Learning to tell the difference between heartburn and something more serious may be a matter of life and death. Here’s what you need to know.

What is heartburn?

Heartburn isn’t a disease. It’s a symptom. You’ll notice a burning sensation in your chest that may start in your upper abdomen and radiate all the way to your neck. Sometimes, stomach acid that backs up into the esophagus can leave a sour taste in your mouth - especially when you’re lying down.

Normally, digestive acid in your stomach is kept from backing up into your esophagus by the lower esophageal sphincter. This ring of muscle functions as a valve, which opens only as you swallow. But sometimes the valve relaxes or weakens, allowing stomach acid to flow back into your esophagus.

Pressure on the sphincter muscle from excess weight, overeating, or lying down too soon after a meal may cause it to open slightly. Certain foods, as well as overindulgence in alcohol or caffeine, can relax the sphincter or increase the production of stomach acid.

Frequent, persistent heartburn may indicate a more serious condition known as gastroesophageal reflux disease, or GERD - the chronic regurgitation of acid from your stomach into your lower esophagus. Long-term GERD can lead to Barrett’s esophagus, a condition in which the color and composition of the cells lining the lower esophagus change because of repeated exposure to stomach acid. Barrett’s esophagus is a risk factor for esophageal cancer.

Can other digestive symptoms cause chest pain?

Heartburn isn’t the only digestive symptom that can cause chest pain. A muscle spasm in your esophagus may have the same effect. The pain of a gallbladder attack also can spread to your chest. You may notice nausea and an intense, steady ache in the upper middle or upper right abdomen - especially after a fatty meal. The pain may shift to your shoulders, neck or arms.

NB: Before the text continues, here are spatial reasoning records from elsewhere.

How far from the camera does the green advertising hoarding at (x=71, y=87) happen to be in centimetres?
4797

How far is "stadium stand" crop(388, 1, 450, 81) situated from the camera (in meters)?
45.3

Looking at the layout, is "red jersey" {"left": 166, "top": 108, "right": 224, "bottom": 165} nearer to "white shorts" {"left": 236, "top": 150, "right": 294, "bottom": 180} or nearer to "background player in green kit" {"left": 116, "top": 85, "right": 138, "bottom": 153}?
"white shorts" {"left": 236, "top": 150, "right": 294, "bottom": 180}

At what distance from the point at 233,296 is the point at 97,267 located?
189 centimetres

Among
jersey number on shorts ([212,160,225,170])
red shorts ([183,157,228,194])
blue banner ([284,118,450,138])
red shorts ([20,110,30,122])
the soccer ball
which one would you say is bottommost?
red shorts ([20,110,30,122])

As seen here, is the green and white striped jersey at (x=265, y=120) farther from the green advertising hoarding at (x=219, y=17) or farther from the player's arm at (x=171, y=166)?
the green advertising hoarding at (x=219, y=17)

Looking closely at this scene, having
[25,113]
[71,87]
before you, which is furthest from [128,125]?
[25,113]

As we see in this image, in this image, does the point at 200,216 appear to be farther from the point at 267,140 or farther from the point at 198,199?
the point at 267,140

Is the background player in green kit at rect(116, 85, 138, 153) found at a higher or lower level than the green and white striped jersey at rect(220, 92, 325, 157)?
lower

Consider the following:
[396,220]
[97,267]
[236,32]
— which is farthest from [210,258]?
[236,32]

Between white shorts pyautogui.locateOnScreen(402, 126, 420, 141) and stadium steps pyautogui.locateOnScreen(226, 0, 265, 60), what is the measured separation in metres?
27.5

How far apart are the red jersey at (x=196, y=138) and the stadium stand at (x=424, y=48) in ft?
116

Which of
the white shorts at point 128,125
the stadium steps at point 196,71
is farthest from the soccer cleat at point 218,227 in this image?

How would you know if it’s your heart?

It can be difficult or even impossible to tell what’s causing chest pain. Be on the lookout for these heart-related warning signs:

  • Sudden pressure, tightening, squeezing, or crushing pain in the center of the chest that lasts more than a few minutes
  • Pain spreading to the back, neck, jaw, shoulders, or arms - especially the left arm
  • Chest discomfort accompanied by shortness of breath, sweating, dizziness, or nausea
  • Pressure or tightness in the chest during physical activity or when you’re under emotional stress
When should you get medical help?

Occasional bouts of heartburn are common. If you have persistent heartburn or take antacids daily, consult your doctor. Your heartburn may be a symptom of GERD.

If the heartburn seems worse or different from normal - especially if it occurs during physical activity or is accompanied by shortness of breath, sweating, dizziness, nausea, or pain radiating into your shoulder and arm - get emergency help immediately. These signs and symptoms may indicate a heart attack. In addition, seek medical attention immediately if you experience new chest discomfort and you have had a heart attack before, have heart disease or diabetes, smoke, are overweight, or have high cholesterol. Proper diagnosis and prompt treatment may save your life.